Provided passage:
How does a neuron-a living cell-generate electrical impulses? To answer this question, we need to examine the nature of a neuron and the fluids in which it floats. A neuron is a balloon-like bag filled with one kind of fluid and surrounded by a slightly different kind of fluid. The axon is a piece of the bag that has been stretched to form a long, hollow tube. The axon tube is so thin that a few dozen axons in a bundle would be about as thick as a human hair.

Floating in the fluids inside and outside the tube are electrically charged particles called ions. Some of these ions, notably sodium and potassium, carry positive charges. Negatively charged ions of chlorine and other elements also are present. When the neuron is at rest (not transmitting information), more negative ions are inside the cell membrane than in the surrounding fluids. The membrane prevents negative and positive ions from flowing into or out of the cell.

The neuron creates electric signals by moving positive and negative ions back and forth through its outer membrane. Embedded in the membrane-the wall of our balloon-are hundreds of thousands of small gates, called ion channels, that open and close to let the ions pass into and out of the cell. Normally, when resting or not sending information, the ion channels are closed and a slight negative charge is present along the membrane of the cell.

Information supplied:
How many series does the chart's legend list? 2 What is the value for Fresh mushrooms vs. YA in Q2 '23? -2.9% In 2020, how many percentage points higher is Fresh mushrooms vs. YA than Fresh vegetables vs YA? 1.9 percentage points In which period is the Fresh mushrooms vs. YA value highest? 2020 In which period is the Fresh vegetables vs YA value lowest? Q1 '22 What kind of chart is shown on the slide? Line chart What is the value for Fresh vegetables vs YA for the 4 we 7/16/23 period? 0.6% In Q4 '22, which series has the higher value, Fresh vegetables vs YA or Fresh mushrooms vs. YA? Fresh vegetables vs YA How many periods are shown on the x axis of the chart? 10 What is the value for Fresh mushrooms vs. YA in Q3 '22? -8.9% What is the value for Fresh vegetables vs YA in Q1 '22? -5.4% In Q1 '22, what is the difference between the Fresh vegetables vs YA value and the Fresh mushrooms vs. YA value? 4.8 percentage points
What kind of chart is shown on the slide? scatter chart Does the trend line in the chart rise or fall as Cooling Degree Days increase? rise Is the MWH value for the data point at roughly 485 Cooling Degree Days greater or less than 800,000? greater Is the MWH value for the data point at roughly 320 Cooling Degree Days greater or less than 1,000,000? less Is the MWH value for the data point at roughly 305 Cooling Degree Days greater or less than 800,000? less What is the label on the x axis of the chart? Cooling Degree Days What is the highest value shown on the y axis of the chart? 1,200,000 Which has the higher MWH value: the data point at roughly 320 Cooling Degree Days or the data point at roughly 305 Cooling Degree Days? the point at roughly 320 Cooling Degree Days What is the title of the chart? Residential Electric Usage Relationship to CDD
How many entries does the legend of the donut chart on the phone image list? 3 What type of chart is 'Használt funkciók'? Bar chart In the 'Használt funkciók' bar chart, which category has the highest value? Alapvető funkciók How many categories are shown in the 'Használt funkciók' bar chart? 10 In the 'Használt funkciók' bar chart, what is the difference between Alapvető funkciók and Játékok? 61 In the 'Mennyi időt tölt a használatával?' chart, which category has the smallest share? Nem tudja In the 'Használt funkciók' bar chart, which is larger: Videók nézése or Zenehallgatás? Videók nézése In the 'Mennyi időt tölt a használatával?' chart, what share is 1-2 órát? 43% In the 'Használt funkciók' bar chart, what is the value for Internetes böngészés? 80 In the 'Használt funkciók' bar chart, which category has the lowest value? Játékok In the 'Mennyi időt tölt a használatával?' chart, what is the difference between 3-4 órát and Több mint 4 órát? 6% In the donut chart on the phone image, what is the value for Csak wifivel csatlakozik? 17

Exercise tasks:
**a)** Can you repeat the stretch of the neuron passage from "Floating in the" through "or out of the cell.", swapping "sodium" for "calcium"?
**b)** Could you extend the passage on how neurons generate electrical impulses, picking up right after its last sentence?

Answers to the exercises:
**a)**
Floating in the fluids inside and outside the tube are electrically charged particles called ions. Some of these ions, notably calcium and potassium, carry positive charges. Negatively charged ions of chlorine and other elements also are present. When the neuron is at rest (not transmitting information), more negative ions are inside the cell membrane than in the surrounding fluids. The membrane prevents negative and positive ions from flowing into or out of the cell.

**b)**
Resting potential is the term given to the stable, negative charge of an inactive neuron. That potential, by the way, is about -70 millivolts, so fourteen neurons have the power of a one-volt battery. An electric eel's 8,400 neurons could generate 600 volts.

In reaction to an incoming impulse-perhaps a pinprick or the sight of someone's face-the neuron's voltage threshold increases, and the sodium gates at the base of the axon open briefly. Positively charged sodium ions flow into the neuron, creating a more positively charged neuron. Then potassium channels open, positively charged potassium ions move out through the membrane, and the neuron returns to a negative charge.

The same process occurs as the next group of channels flip open briefly. And so it goes all the way down the axon, just like a long row of cabinet doors opening and closing in sequence. A neuron becomes activated because hundreds of sodium channels open up when its voltage becomes positive.